— STUDY MATERIAL —
----

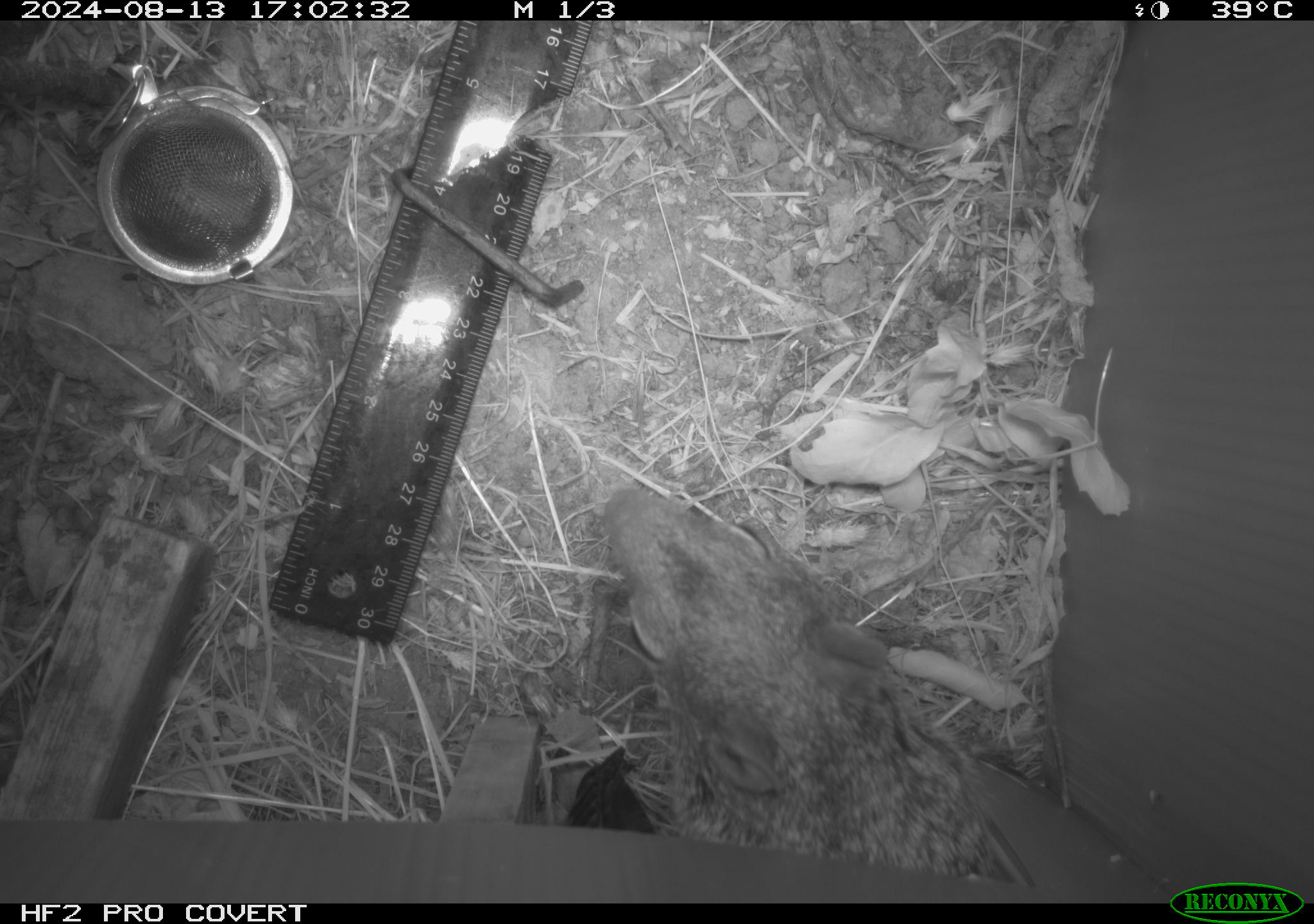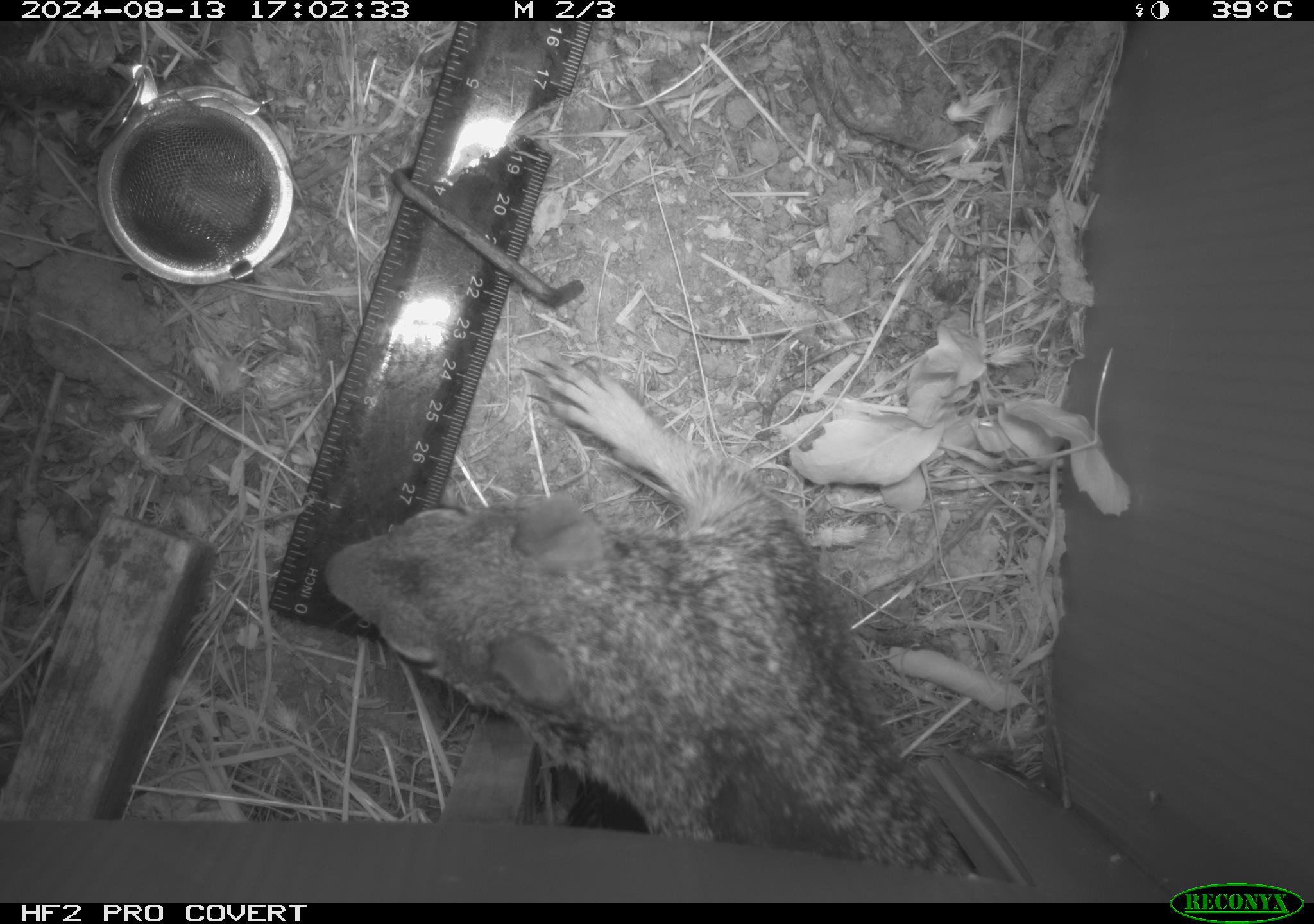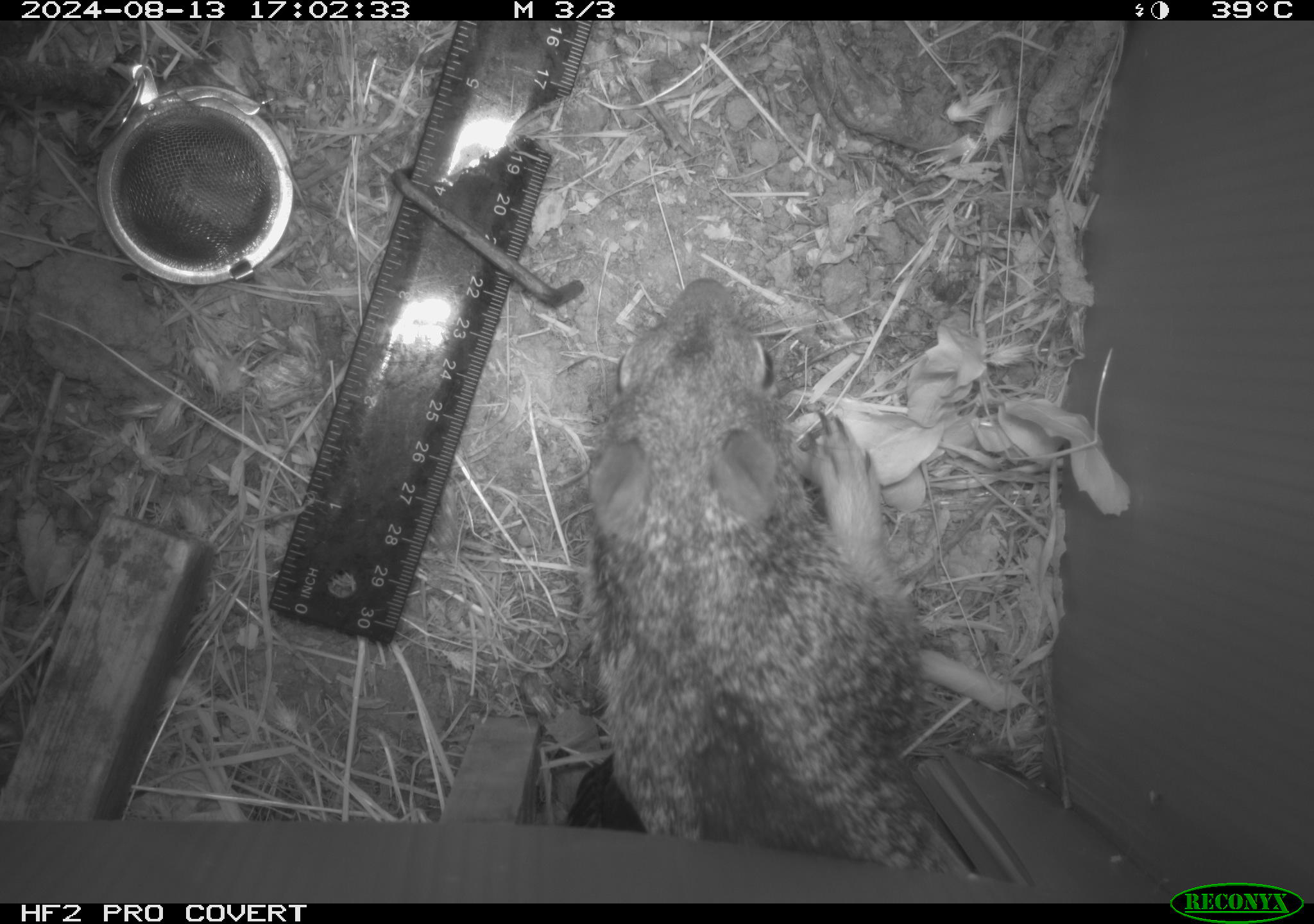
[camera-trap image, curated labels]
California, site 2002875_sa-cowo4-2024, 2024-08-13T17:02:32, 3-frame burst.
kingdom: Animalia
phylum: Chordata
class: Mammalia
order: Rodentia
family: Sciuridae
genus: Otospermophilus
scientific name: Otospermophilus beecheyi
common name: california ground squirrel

----

— TASK GOAL —
In the material above, find the line with "kingdom: Animalia"; then retype it and every line after it through the last, exactly as written.

— REPLY —
kingdom: Animalia
phylum: Chordata
class: Mammalia
order: Rodentia
family: Sciuridae
genus: Otospermophilus
scientific name: Otospermophilus beecheyi
common name: california ground squirrel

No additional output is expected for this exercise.